> [Goal]
Update the items from the start through the line with "[425,593] < [524,631] < [459,373] < [234,366]", replacing "camera" with "observer" and keeping everything else the same. Leave the pictures out of your answer.

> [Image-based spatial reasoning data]
• • • • •
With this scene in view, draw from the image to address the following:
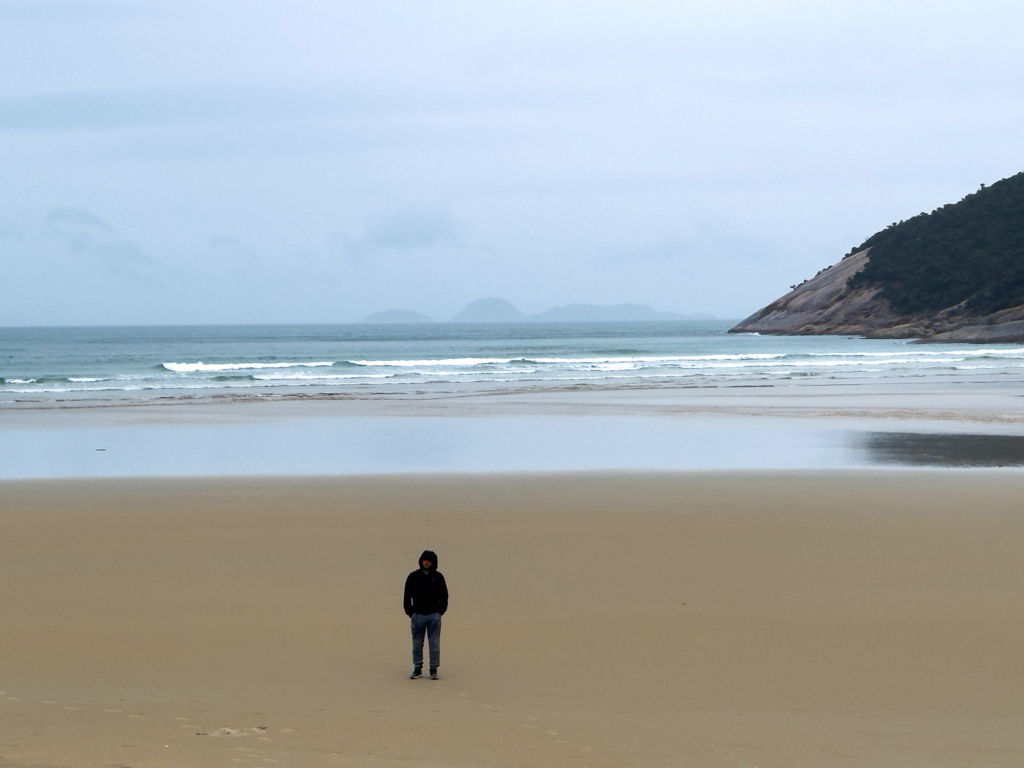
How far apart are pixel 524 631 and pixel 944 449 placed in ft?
42.1

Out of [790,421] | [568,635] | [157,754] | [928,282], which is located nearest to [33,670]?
[157,754]

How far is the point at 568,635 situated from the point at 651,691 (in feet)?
4.09

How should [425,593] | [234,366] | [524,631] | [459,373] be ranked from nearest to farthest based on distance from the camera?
[425,593] < [524,631] < [459,373] < [234,366]

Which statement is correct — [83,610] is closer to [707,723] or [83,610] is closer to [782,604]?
[707,723]

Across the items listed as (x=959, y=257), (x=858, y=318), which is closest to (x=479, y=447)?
(x=858, y=318)

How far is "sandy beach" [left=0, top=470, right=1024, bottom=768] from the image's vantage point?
18.4 ft

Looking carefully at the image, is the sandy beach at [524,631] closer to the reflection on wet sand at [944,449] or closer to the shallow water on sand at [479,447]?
the shallow water on sand at [479,447]

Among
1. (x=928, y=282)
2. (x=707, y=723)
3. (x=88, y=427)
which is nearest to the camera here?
(x=707, y=723)

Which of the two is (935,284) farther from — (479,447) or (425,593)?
(425,593)

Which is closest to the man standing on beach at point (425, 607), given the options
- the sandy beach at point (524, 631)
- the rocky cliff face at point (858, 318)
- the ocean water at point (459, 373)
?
the sandy beach at point (524, 631)

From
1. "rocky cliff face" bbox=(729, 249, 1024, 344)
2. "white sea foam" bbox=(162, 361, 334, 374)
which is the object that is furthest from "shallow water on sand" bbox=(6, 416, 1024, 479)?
"rocky cliff face" bbox=(729, 249, 1024, 344)

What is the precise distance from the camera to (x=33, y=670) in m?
6.80

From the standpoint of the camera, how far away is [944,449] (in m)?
18.2

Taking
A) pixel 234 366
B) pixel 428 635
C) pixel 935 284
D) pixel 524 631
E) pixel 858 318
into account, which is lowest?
pixel 524 631
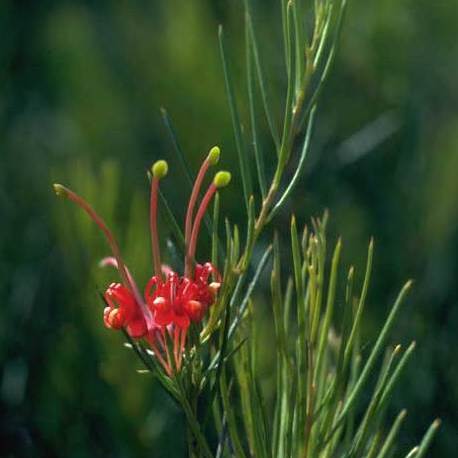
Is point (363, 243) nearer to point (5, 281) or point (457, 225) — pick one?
point (457, 225)

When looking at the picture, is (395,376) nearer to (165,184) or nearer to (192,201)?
(192,201)

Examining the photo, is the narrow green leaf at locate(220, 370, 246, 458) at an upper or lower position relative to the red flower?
lower

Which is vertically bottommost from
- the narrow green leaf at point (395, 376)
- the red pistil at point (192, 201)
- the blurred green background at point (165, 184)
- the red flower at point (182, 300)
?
the blurred green background at point (165, 184)

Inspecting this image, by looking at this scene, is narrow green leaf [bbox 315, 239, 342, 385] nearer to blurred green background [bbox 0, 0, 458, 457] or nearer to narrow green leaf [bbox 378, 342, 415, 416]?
narrow green leaf [bbox 378, 342, 415, 416]

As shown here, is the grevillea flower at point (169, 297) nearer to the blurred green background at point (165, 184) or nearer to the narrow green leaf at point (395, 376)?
the narrow green leaf at point (395, 376)

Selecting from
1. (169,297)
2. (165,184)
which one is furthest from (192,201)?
(165,184)

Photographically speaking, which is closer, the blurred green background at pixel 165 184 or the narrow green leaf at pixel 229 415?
the narrow green leaf at pixel 229 415

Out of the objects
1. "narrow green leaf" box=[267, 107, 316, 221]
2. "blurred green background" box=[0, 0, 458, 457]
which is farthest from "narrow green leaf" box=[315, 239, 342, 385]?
"blurred green background" box=[0, 0, 458, 457]

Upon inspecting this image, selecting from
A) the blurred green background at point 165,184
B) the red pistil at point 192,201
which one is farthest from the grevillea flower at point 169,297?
the blurred green background at point 165,184

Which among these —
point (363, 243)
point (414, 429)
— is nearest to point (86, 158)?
point (363, 243)
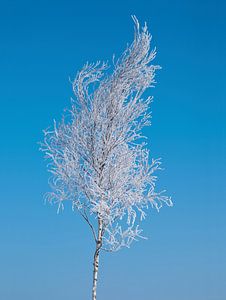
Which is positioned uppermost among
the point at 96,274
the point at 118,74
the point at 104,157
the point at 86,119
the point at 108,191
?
the point at 118,74

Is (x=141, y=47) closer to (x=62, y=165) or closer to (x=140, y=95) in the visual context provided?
(x=140, y=95)

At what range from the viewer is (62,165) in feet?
43.9

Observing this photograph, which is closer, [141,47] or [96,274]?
[96,274]

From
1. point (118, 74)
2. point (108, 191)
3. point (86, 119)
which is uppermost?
point (118, 74)

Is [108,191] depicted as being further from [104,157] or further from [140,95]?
[140,95]

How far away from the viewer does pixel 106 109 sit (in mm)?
13312

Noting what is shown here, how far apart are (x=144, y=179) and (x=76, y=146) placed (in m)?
1.97

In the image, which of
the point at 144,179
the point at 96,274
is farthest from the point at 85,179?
the point at 96,274

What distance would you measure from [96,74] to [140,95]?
1.31 meters

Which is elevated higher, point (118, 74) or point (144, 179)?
point (118, 74)

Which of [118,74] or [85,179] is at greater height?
[118,74]

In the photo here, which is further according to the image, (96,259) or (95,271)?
(96,259)

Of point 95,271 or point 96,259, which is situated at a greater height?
point 96,259

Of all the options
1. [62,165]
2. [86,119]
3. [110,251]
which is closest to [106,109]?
[86,119]
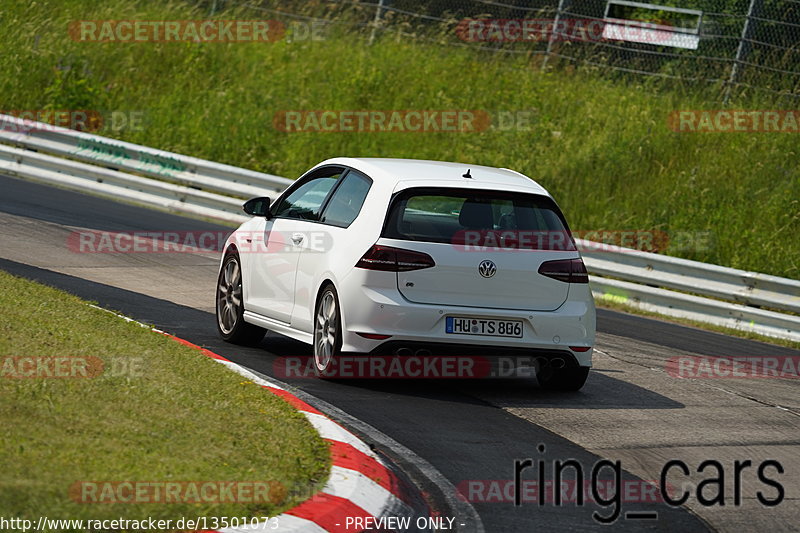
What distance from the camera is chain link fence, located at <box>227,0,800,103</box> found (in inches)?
961

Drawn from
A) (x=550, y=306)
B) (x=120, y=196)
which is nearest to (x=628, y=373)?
(x=550, y=306)

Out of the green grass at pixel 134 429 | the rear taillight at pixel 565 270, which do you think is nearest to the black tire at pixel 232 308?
the green grass at pixel 134 429

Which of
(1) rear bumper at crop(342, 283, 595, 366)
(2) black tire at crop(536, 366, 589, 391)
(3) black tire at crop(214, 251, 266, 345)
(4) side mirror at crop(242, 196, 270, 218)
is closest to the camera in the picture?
(1) rear bumper at crop(342, 283, 595, 366)

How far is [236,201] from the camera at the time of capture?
20.9 m

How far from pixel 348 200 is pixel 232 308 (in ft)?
5.88

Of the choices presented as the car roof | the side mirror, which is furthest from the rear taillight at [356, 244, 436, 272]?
the side mirror

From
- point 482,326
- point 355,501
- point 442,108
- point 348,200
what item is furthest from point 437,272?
point 442,108

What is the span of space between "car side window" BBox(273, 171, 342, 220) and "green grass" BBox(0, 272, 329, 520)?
176cm

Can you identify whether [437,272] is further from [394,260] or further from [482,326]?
[482,326]

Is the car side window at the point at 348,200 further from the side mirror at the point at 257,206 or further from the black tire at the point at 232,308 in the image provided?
the black tire at the point at 232,308

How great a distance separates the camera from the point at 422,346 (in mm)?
9102

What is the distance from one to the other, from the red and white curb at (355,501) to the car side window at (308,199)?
10.3 feet

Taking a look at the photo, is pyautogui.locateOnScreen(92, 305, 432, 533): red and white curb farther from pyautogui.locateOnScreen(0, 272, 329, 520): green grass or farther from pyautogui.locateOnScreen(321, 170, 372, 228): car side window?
pyautogui.locateOnScreen(321, 170, 372, 228): car side window

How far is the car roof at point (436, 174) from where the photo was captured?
948 cm
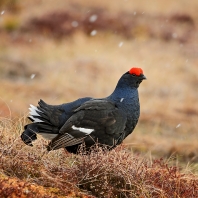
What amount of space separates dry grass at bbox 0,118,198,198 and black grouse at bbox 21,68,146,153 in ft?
1.28

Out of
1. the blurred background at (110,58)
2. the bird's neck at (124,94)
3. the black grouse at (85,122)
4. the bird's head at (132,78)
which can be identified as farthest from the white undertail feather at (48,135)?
the blurred background at (110,58)

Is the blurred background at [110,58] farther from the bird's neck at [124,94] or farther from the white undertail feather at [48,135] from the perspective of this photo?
the white undertail feather at [48,135]

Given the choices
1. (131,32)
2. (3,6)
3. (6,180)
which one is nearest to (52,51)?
(131,32)

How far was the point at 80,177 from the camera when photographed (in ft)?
16.3

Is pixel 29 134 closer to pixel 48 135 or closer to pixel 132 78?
pixel 48 135

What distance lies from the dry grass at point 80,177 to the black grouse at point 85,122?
1.28 ft

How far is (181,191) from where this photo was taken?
5301mm

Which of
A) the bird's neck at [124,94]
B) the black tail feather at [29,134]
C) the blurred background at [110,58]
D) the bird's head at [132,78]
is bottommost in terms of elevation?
the black tail feather at [29,134]

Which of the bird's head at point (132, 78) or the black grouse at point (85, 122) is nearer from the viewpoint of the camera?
the black grouse at point (85, 122)

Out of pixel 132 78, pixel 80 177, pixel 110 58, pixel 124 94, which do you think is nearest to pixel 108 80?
pixel 110 58

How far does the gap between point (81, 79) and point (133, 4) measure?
15.6 metres

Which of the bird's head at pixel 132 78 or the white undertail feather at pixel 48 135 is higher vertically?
the bird's head at pixel 132 78

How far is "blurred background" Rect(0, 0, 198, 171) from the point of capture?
13.1 meters

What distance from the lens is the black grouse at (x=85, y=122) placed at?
5938mm
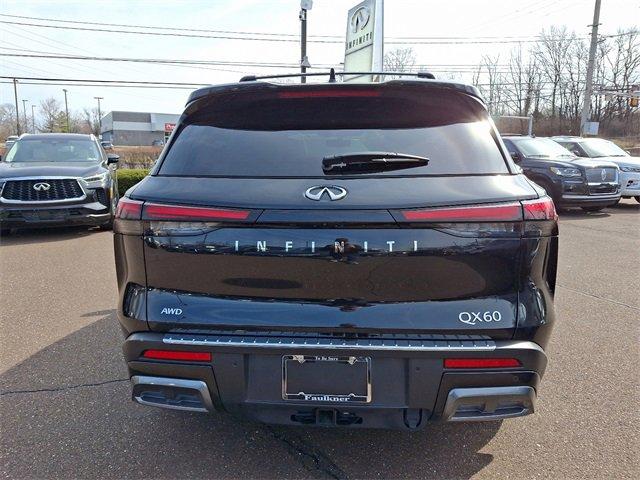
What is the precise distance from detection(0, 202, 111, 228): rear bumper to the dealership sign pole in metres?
6.54

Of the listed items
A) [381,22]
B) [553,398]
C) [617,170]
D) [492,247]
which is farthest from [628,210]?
[492,247]

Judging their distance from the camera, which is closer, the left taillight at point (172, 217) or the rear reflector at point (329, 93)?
the left taillight at point (172, 217)

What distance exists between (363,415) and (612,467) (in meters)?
1.34

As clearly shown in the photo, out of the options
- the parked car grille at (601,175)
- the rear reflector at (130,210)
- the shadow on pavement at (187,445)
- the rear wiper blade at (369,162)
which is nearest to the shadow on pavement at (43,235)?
the shadow on pavement at (187,445)

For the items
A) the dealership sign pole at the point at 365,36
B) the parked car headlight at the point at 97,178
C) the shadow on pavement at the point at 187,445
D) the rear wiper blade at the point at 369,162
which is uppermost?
the dealership sign pole at the point at 365,36

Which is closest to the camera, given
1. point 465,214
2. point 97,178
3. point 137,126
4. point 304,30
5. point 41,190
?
point 465,214

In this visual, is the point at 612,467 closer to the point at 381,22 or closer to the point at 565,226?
the point at 565,226

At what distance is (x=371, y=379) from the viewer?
202 centimetres

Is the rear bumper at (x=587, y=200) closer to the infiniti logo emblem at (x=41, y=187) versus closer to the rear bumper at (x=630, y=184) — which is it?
the rear bumper at (x=630, y=184)

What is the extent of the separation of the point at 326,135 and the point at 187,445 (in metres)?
1.77

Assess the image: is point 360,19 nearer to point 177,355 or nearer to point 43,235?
point 43,235

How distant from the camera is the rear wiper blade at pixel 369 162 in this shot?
2.16 metres

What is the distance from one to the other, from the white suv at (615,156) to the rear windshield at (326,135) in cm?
1213

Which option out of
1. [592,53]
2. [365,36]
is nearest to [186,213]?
[365,36]
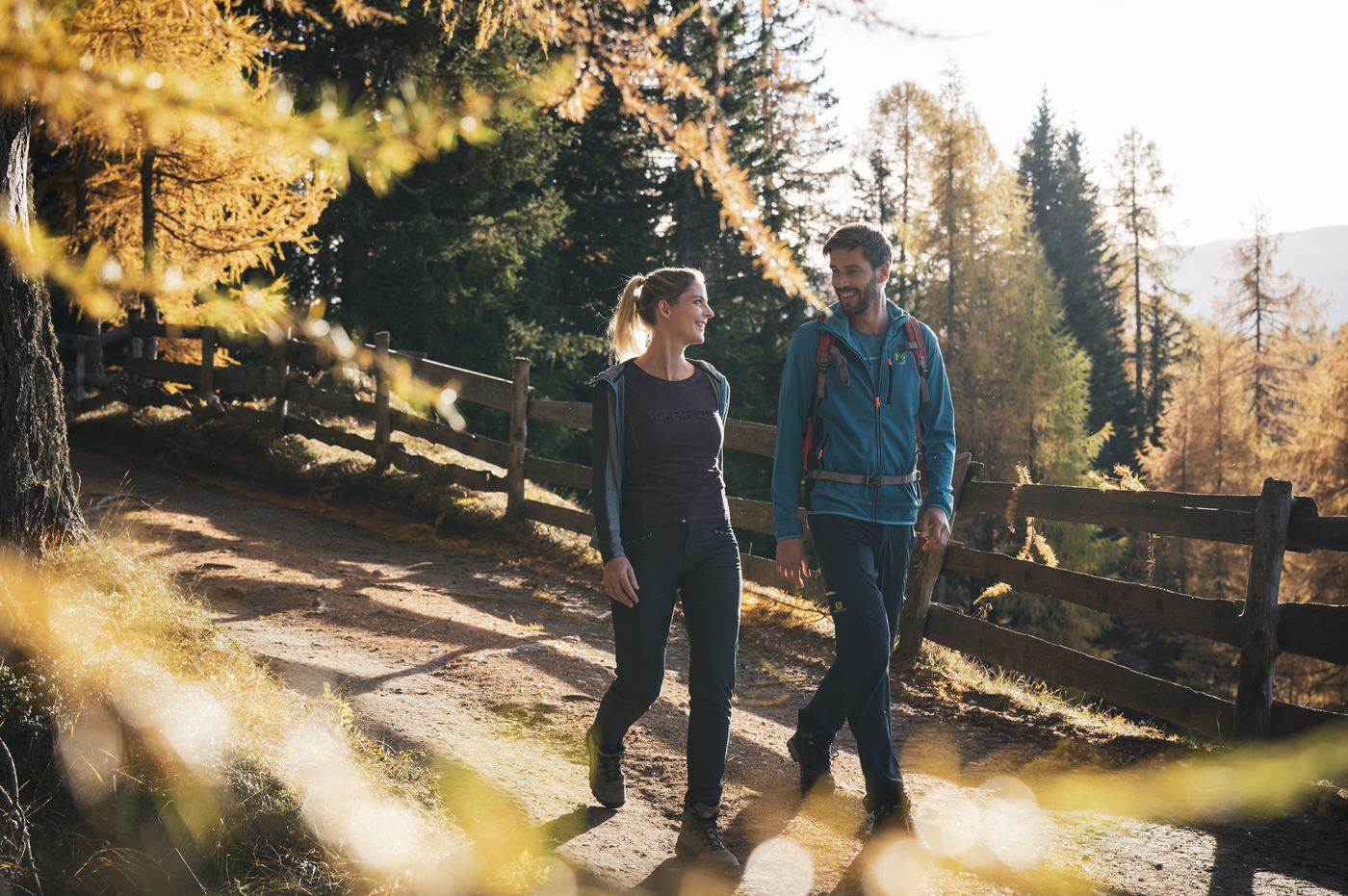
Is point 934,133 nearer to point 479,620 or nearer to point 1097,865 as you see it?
point 479,620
• • • • •
> [Result below]
With this scene in view, draw from the image to address the following:
How far apart are pixel 524 631 and pixel 944 449 placed in ft?
42.1

Out of [790,421] | [568,635] | [157,754] | [928,282], which is located nearest to [33,670]?
[157,754]

How far is the point at 568,635 situated from the point at 651,691 (in feet)?
4.09

How should [425,593] | [234,366] | [524,631] | [459,373] be ranked from nearest to farthest based on distance from the observer?
[425,593] < [524,631] < [459,373] < [234,366]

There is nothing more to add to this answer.